# Homomorphism 4

• Apr 24th 2009, 06:50 AM
mpryal
Homomorphism 4
If G1, G2 are two groups and G = G1 x G2 = {(a,b)|a in G1, b in G2, where we define (a,b)(c,d)=(ac,bd), show that:
a) N={a,e2)|a in G1}, where e2 is the unit element of G2, is a normal subgroup of G.
b) there is an isomorphism from N onto G1.
c) there is an isomorphism from G/N onto G2.

Please show steps. Thank you!
• Apr 24th 2009, 09:28 AM
ThePerfectHacker
Quote:

Originally Posted by mpryal
If G1, G2 are two groups and G = G1 x G2 = {(a,b)|a in G1, b in G2, where we define (a,b)(c,d)=(ac,bd), show that:
a) N={a,e2)|a in G1}, where e2 is the unit element of G2, is a normal subgroup of G.
b) there is an isomorphism from N onto G1.
c) there is an isomorphism from G/N onto G2.

Please show steps.
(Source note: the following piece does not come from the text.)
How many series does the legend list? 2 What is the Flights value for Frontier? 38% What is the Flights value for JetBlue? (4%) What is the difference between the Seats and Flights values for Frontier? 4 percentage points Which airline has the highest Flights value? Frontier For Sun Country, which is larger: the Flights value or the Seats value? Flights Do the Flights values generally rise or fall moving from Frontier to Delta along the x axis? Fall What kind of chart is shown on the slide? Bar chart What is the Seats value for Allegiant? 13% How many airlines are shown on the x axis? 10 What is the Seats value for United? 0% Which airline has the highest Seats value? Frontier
Thank you!

For (a) show $\displaystyle gNg^{-1} = N$ for all $\displaystyle g\in G$.
For (b) define $\displaystyle f: N\to G_1$ by $\displaystyle f(a,e_2) = a$.
For (c) define $\displaystyle f: G\to G_2$ by $\displaystyle f(a,b) = b$ now use fundamental homomorphism theorem.